Langka karena kemarau, harga pasir Merapi melambung
"Sepi mas, nggak ada pasir di atas (Kaliworo, Merapi)," ujar Mukidi, salah satu penjual pasir.
Musim kemarau yang cukup panjang, membuat pasir di lereng Merapi semakin langka. Pasir di sejumlah sungai yang selama ini dialiri lahar dingin material Merapi, seperti Kaliworo, mulai menipis. Kondisi tersebut berimbas pada pengecer dan toko material di Kota Solo dan sekitarnya. Akibat stok yang menipis tersebut, harga di pasaran melambung.
Pantauan merdeka.com di sejumlah pengecer dan toko material memang jarang ditemui stok pasir yang menumpuk. Seperti di Jalan Baki-Solo, Kadilangu yang biasanya ada belasan truk pasir Merapi, pada hari ini Senin (15/9) terlihat sepi.
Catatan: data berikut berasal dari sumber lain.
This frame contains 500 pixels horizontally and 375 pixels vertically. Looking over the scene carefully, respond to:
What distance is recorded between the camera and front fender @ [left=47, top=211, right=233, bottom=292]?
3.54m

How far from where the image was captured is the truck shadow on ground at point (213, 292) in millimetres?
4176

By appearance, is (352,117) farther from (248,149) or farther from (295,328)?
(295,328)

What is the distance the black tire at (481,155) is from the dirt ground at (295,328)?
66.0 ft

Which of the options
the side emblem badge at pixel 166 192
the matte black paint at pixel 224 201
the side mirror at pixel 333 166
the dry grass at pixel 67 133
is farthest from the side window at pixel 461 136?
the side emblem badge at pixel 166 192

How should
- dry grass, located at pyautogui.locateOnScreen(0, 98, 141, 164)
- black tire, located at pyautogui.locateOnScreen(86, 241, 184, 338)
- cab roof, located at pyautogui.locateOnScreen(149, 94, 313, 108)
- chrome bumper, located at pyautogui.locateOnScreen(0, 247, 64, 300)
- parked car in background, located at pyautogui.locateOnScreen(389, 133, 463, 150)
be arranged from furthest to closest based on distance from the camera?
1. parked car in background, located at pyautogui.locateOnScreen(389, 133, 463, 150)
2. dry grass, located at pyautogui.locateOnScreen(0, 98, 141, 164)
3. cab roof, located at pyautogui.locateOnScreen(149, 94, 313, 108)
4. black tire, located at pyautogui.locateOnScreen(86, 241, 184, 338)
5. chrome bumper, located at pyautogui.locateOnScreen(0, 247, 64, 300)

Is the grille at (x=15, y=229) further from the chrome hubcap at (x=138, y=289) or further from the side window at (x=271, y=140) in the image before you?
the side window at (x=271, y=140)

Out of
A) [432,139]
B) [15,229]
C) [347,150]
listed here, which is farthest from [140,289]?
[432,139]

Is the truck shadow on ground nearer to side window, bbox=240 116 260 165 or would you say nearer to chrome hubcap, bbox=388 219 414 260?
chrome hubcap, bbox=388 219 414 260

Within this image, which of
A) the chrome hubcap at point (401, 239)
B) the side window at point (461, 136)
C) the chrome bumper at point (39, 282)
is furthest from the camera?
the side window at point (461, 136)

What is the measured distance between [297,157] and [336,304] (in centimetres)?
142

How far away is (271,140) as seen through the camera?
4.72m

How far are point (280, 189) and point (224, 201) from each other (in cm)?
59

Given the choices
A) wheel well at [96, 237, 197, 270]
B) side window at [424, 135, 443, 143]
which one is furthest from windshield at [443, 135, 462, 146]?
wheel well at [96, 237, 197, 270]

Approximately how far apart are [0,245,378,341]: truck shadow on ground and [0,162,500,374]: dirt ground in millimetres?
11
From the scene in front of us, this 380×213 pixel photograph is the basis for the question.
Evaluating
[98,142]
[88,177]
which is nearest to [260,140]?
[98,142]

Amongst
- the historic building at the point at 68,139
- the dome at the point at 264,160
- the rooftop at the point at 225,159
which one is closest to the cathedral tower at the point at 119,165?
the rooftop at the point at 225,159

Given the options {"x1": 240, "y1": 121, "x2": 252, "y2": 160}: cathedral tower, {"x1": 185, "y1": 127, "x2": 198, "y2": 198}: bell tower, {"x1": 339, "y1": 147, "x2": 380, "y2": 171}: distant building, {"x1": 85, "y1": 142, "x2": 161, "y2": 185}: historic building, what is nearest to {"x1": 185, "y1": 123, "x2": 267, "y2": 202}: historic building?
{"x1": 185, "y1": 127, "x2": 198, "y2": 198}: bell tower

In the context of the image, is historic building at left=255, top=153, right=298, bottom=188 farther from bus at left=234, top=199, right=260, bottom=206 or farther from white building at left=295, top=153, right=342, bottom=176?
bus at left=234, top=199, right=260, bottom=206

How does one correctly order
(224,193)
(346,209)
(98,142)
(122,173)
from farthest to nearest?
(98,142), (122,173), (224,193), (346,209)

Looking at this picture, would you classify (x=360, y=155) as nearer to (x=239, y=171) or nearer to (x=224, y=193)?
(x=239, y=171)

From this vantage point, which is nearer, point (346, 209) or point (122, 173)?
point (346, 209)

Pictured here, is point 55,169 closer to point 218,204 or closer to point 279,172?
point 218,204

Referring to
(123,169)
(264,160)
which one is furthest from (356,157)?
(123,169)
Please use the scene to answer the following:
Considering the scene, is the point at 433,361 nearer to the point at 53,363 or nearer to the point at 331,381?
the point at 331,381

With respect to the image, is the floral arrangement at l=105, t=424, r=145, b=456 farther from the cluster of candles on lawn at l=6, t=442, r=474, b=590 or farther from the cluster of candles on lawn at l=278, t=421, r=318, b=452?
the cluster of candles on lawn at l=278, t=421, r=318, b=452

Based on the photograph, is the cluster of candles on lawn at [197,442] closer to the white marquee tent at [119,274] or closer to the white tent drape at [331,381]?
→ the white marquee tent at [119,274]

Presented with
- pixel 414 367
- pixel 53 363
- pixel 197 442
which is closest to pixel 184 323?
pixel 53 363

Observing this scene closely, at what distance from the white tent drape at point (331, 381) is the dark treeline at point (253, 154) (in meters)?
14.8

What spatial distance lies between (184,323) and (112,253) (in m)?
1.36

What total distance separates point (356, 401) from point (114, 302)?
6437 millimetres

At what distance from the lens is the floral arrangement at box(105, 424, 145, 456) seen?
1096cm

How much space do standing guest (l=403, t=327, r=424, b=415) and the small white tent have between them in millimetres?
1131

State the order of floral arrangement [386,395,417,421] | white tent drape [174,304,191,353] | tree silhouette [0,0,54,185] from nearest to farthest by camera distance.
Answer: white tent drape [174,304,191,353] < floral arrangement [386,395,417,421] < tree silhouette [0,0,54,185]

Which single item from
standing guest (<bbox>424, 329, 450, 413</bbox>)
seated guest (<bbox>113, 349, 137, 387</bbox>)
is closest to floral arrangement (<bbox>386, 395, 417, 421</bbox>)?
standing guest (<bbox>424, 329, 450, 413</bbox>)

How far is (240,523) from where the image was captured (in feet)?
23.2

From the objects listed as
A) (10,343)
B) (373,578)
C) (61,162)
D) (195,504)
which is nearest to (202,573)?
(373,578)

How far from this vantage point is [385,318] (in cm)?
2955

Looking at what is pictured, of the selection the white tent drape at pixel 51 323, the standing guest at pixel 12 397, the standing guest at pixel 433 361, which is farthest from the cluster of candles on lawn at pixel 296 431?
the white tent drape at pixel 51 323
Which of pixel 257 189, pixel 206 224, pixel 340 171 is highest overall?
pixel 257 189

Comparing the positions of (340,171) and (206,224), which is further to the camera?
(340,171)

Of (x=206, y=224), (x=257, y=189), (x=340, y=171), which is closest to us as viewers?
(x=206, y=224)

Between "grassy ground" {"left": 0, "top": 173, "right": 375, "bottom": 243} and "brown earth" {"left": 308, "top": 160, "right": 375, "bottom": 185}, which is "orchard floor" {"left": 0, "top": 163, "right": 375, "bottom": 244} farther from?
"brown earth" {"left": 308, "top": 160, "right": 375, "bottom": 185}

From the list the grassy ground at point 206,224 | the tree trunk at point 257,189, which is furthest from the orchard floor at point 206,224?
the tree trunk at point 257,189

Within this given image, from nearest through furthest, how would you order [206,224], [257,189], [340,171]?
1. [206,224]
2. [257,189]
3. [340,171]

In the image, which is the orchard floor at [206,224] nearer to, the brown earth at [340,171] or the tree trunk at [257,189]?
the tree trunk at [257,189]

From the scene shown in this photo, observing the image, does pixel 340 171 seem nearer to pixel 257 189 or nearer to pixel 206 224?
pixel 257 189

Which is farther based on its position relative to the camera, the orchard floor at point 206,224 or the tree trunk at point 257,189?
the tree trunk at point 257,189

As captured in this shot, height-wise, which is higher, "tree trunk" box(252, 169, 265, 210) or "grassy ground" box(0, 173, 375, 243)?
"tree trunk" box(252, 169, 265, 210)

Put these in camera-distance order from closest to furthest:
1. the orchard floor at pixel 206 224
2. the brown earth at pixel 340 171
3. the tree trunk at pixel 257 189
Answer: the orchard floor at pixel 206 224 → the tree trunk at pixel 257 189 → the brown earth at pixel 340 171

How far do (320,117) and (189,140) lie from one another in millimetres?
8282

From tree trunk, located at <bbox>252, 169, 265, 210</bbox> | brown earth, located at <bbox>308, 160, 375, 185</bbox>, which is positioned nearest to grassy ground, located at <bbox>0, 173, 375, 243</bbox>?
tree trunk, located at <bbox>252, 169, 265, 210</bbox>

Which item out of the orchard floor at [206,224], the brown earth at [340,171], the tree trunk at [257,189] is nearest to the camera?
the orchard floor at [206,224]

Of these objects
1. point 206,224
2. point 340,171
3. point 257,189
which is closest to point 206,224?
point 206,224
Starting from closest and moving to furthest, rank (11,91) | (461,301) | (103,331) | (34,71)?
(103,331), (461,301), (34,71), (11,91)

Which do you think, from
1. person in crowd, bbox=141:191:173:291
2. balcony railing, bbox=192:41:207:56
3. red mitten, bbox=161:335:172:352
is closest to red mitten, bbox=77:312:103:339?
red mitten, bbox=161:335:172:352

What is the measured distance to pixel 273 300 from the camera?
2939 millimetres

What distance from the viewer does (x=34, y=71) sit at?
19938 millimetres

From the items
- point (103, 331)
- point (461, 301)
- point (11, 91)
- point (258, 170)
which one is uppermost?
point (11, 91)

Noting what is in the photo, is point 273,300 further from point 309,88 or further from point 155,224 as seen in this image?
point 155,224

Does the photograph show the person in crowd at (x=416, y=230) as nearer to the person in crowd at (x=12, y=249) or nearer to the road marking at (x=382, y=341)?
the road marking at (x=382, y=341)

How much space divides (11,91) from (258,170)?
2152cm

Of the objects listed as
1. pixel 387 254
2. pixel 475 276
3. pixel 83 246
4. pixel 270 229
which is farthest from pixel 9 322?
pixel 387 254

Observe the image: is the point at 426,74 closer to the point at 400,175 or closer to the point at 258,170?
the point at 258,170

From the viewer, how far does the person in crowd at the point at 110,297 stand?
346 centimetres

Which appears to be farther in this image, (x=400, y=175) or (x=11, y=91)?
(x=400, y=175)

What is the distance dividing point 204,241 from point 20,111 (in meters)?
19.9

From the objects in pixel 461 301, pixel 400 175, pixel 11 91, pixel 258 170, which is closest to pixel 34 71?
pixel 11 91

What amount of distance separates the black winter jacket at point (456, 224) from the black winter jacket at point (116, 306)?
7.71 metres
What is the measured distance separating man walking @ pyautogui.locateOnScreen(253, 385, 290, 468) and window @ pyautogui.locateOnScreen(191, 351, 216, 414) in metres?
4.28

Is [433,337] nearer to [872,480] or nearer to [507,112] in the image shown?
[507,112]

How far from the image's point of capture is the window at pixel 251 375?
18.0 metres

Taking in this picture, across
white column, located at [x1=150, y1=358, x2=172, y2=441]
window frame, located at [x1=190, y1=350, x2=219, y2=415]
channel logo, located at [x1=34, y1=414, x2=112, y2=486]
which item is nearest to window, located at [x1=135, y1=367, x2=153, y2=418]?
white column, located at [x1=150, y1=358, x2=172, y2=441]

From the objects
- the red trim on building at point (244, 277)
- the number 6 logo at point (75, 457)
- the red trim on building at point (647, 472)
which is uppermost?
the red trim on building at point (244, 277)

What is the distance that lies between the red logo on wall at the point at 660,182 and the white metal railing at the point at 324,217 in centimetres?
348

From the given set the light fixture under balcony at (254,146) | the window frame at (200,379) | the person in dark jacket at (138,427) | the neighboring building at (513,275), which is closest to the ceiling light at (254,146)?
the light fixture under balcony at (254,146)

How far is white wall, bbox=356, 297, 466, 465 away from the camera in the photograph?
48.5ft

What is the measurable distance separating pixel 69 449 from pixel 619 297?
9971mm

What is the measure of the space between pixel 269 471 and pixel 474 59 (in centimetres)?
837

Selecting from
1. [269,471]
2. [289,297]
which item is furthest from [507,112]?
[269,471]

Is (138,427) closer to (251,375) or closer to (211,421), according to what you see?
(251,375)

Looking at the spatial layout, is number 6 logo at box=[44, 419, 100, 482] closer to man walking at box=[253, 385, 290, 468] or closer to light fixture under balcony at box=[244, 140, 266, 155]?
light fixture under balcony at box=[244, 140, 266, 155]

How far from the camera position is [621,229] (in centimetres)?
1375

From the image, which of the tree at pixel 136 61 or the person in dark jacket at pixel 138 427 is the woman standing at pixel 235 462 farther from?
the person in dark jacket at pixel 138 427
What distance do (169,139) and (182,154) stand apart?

Hanya ada 2 atau 3 truk saja yang mangkal.
"Sepi mas, nggak ada pasir di atas (Kaliworo, Merapi)," ujar Mukidi, salah satu penjual pasir.
Mukidi mengatakan, tak hanya sepi pasir, pembeli pun juga jarang yang nampak. Karena harga sudah meroket. Sejak seminggu terakhir, harga per truk naik minimal Rp 250 ribu.
"Dulu cuma Rp 750 ribu, sekarang paling murah Rp. 1 juta," katanya.
Sementara itu di toko material Jalan Popda Banjarsari, Solo harga ecer 1 mobil pick up pasir Rp 200 ribu. Harga tersebut naik dari harga normal Rp 140-150 ribu.
"Kalau pas lancar dulu satu colt kita jual Rp 150 ribu, sekarang Rp 200 ribu," ucap Joko Keok, pengecer pasir.
Selain kemarau, kelangkaan pasir juga disebabkan oleh sulitnya penambangan menggunakan peralatan berat. Penambangan, di Kabupaten Klaten hanya diperbolehkan dengan cara manual.
"Sebenarnya banyak truk yang ngantre, tapi kalau nambangnya cuma manual, hasilnya kan sedikit. Banyak yang tidak kebagian pasir," pungkas Mukidi.